Well, if you have read the post this far, then I congratulate you.  I had no intention of it being so wordy or so long.  Once I started, it seemed to pour out of me, so thanks for your patience and perseverance. I’ll leave you with this.  A river makes its own way to the ocean, sometimes dodging the path it’s supposed to take and other times choosing the unexpected path.  You never know which way the river is headed in the short term, but the river eventually makes it to the ocean, every time.  My life’s path is like that river, I know where I am headed.  I’m just not sure which path will take me there, but I am willing to go with the flow. Much joy, laughter, good health and peace to each of you in the coming year.

About Kate Coffey

After 25+ years in the investment management industry, I packed in my job and spent 2014 living and working in Nepal and Bangladesh, and visited some other places in between. It took me on a journey I did not expect, had me fall in love with Nepal and it's people, and become inspired at the work of Spinal Injury Rehabilitation Centre (SIRC) located 2 hours east of Kathmandu in the Sanga foothills. Since 2014, I have continued my warm relationship with SIRC and worked closely with my friends there in the aftermath of the 2015 earthquakes to date. This blog initially started out as a travelogue of sorts to keep friends and family worldwide updated while I was off on my travels in 2014. Since then it has morphed into a life story of the many places I have lived and worked and of the wonderful people I have met along the way. I hope you enjoy.
This entry was posted in Australia, Bangladesh, Canada, England, India, Ireland, Nepal, New Zealand, Spain and tagged . Bookmark the permalink.

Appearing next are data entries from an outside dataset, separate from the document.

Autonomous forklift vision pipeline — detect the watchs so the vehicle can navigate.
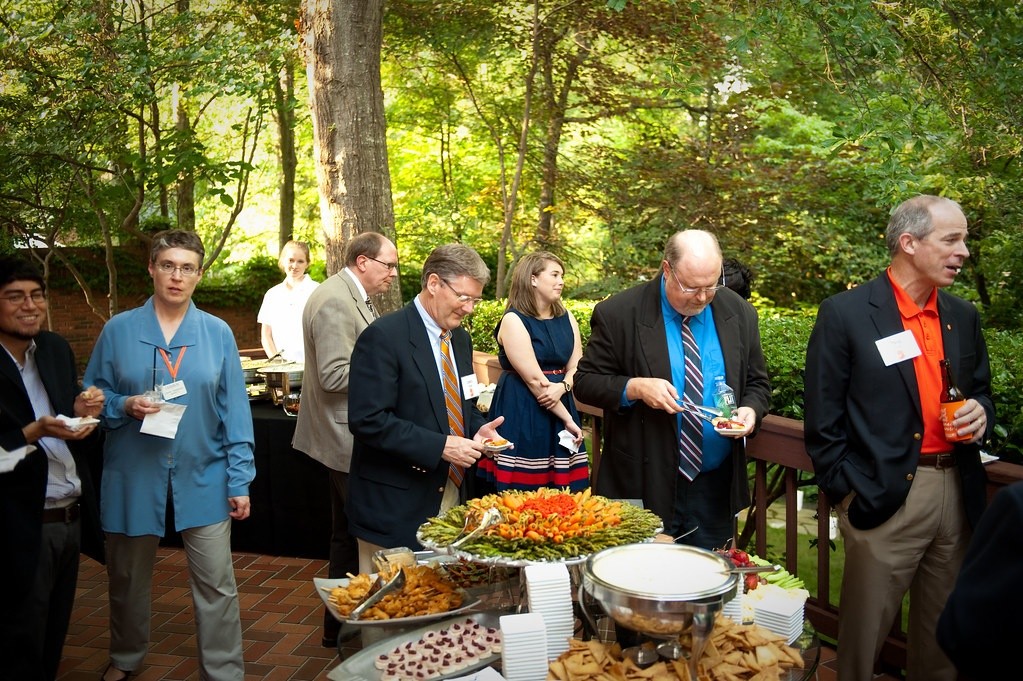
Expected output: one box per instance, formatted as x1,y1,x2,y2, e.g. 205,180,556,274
561,380,571,393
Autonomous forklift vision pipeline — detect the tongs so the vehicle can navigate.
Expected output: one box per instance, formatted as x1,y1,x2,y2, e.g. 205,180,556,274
445,508,506,557
673,396,724,423
347,568,406,621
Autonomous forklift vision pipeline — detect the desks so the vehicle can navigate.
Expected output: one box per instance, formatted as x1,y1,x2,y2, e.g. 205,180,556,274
158,396,334,561
336,613,824,681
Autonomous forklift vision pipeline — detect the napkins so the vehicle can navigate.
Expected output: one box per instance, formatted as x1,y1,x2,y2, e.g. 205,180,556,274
558,429,580,455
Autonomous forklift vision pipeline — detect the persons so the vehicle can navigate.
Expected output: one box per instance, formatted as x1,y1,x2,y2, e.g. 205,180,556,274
475,252,588,496
803,193,995,681
572,228,772,551
257,241,320,361
292,233,397,649
719,258,751,299
81,228,257,681
346,245,513,648
0,256,104,681
932,482,1022,681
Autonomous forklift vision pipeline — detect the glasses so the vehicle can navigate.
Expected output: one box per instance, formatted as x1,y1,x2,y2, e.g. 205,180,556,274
0,292,45,305
364,254,397,271
441,278,483,306
662,260,726,296
152,261,200,274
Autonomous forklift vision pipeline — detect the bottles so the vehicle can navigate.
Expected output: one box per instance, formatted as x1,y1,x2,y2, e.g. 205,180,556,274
938,359,973,443
712,374,739,419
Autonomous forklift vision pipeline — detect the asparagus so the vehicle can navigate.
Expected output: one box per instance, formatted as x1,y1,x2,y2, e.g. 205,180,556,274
418,498,663,560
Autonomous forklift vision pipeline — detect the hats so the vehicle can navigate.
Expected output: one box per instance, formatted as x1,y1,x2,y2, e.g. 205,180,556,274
0,252,46,290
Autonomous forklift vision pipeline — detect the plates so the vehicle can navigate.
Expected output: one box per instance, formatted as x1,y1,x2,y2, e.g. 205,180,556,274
481,442,514,451
498,563,575,681
326,610,513,681
714,424,747,436
721,573,806,646
65,417,101,431
312,564,483,627
416,515,664,564
980,450,1000,464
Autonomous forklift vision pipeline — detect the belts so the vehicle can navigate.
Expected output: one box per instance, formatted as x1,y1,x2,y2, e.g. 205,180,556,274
918,455,957,470
44,504,81,524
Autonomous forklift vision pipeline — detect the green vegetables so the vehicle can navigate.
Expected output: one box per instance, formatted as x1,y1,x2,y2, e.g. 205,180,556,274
451,562,516,584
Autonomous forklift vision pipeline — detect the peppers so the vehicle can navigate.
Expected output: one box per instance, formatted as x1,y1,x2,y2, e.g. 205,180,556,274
463,486,628,542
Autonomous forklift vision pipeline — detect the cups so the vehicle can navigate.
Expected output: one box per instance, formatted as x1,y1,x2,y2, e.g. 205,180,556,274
283,394,301,417
143,366,164,408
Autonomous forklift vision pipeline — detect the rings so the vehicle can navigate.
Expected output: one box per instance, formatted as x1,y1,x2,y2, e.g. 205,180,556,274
581,436,584,439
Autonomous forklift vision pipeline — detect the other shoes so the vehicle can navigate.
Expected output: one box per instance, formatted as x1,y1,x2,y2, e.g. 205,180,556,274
99,664,129,681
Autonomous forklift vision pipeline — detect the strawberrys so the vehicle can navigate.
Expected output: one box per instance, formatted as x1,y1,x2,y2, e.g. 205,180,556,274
715,548,761,590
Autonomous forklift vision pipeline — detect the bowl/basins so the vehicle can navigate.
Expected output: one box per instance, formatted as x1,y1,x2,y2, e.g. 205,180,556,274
583,542,739,639
239,356,305,388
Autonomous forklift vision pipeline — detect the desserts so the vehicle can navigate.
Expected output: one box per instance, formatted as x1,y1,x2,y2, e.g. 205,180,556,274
375,618,502,681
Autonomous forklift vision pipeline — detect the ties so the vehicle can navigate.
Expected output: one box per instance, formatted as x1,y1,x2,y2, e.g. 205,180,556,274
678,315,704,482
439,330,466,488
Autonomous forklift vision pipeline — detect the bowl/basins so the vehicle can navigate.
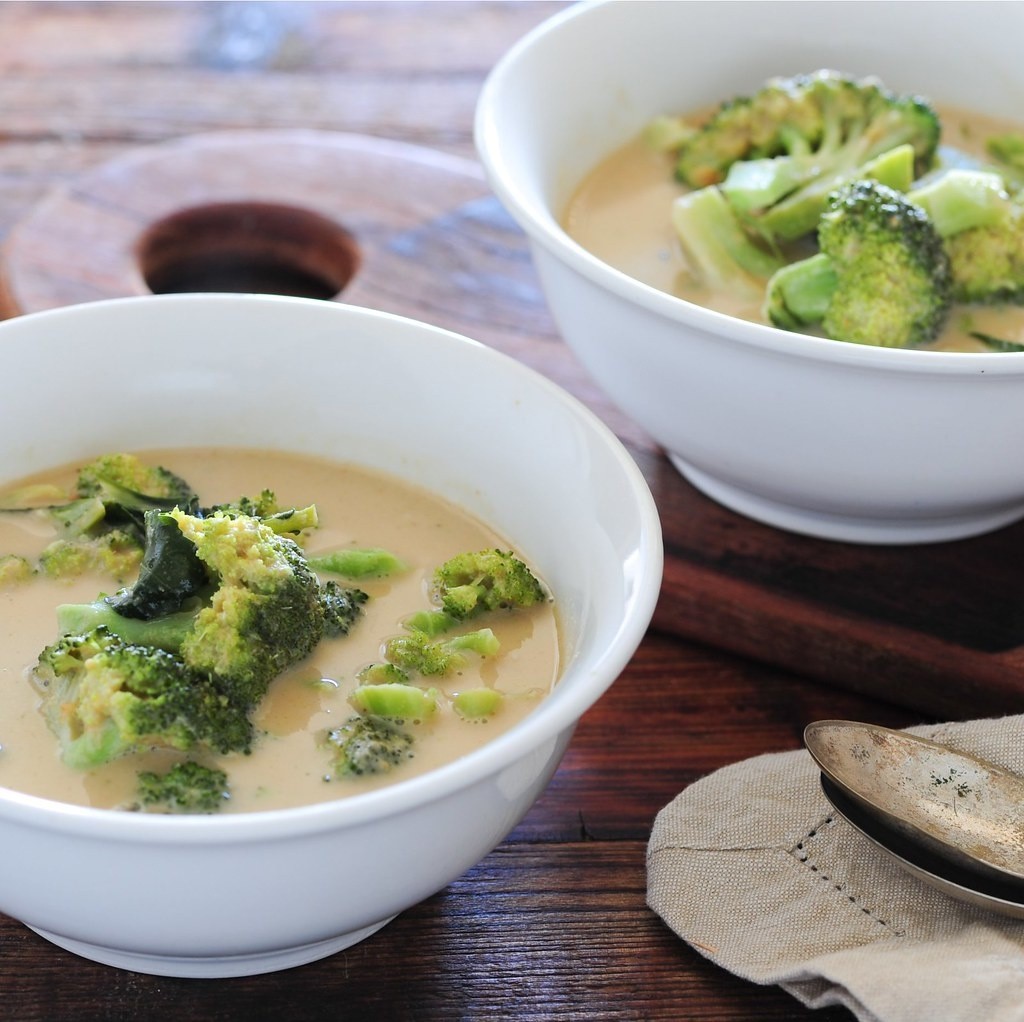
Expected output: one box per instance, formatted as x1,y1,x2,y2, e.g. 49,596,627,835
471,1,1024,546
0,294,665,979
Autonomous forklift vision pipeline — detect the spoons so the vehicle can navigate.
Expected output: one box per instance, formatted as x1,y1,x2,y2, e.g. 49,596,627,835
801,714,1024,922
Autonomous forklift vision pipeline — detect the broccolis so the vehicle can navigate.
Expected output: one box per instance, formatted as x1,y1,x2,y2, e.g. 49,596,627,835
645,67,1024,353
1,454,564,824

8 Responses to A year in review

  1. Karen says:

    Kate Coffey, You are an amazing woman. Life is a journey I cannot wait to see where your journey takes you but I hope to be on your coat tails. Enjoy 2015.

  2. lalastudios says:

    Kate,

    Continuing to enjoy the tale of your journeys. I feel so fortunate that you are in my world.

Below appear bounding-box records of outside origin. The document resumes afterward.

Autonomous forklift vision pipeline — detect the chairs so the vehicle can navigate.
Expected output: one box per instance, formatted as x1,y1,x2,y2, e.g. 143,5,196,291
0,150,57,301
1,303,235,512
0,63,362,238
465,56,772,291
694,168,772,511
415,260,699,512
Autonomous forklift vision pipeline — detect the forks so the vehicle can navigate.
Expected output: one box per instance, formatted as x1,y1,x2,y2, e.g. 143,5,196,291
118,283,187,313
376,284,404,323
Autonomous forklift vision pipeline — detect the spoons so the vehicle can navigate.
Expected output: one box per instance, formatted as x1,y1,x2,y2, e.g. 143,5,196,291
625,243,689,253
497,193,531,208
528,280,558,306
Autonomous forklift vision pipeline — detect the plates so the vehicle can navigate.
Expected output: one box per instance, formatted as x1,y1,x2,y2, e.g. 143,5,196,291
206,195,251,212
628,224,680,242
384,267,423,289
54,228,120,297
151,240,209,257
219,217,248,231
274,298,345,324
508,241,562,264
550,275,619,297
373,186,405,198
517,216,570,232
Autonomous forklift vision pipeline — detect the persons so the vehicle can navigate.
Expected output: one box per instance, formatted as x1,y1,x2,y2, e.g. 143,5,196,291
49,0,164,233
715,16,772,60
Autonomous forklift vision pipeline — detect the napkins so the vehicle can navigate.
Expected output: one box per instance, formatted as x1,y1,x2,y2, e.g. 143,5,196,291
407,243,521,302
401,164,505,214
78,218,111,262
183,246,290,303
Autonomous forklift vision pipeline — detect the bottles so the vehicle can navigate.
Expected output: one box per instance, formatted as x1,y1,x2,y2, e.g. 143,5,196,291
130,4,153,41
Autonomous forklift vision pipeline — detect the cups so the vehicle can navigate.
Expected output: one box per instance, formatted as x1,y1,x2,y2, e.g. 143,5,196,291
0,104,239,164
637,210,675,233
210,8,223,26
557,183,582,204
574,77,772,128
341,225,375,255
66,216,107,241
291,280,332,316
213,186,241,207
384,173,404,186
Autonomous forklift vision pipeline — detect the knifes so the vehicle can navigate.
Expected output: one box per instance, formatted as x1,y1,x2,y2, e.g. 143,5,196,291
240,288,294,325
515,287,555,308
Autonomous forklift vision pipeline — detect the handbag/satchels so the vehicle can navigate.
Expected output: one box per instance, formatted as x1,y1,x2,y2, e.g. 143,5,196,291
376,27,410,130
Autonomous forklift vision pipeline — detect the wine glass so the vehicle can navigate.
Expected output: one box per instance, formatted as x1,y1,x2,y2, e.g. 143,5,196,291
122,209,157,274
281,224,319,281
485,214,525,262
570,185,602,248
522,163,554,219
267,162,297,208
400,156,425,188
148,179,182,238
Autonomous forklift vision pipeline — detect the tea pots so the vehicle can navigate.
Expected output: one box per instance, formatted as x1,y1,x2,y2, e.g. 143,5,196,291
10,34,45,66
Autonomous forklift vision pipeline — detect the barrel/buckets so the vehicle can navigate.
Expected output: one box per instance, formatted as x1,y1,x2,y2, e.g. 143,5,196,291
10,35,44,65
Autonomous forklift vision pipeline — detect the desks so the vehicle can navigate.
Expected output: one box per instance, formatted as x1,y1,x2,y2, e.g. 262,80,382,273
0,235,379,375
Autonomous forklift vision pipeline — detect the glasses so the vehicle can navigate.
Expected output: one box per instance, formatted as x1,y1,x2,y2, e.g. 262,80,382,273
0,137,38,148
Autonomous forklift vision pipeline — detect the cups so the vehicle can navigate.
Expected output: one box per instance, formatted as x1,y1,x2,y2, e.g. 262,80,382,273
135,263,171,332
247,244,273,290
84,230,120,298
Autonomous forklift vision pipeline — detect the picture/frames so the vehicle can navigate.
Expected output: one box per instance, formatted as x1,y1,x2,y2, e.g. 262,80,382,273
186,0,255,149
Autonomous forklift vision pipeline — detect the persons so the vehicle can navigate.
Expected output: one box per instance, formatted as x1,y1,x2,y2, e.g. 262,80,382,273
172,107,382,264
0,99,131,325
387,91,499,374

    Wishing you delightful new discoveries, peace, love and beauty in 2015.

    Hugs, Jacqueline

  3. Renu says:

    Dearest Kates,
    To be a witness to your life’s journey has been a privilege, for you are true & kind.

  4. Tandi says:

    Kate, I’m so happy to hear that a year in your river has led you back to the essence of Kate. That is the gold at the end of the rainbow. Thanks for sharing it all with us!

  5. Rajashi Gupta says:

    Dear Kate,

    Thank you from the core of my heart for making me a part of your life’s journey. It has been a privilege to have met such a kind and happy person as you. Wishing you the very best always.

    • Kate Coffey says:

      Thank you Rajashi. Learning Bengali dishes with you in your home in Kolkata was really a highlight for me, you were so generous with your time and culinary skills. It was lovely. If ever you find yourself in Canada, do not hesitate to let me know! Kindest regards.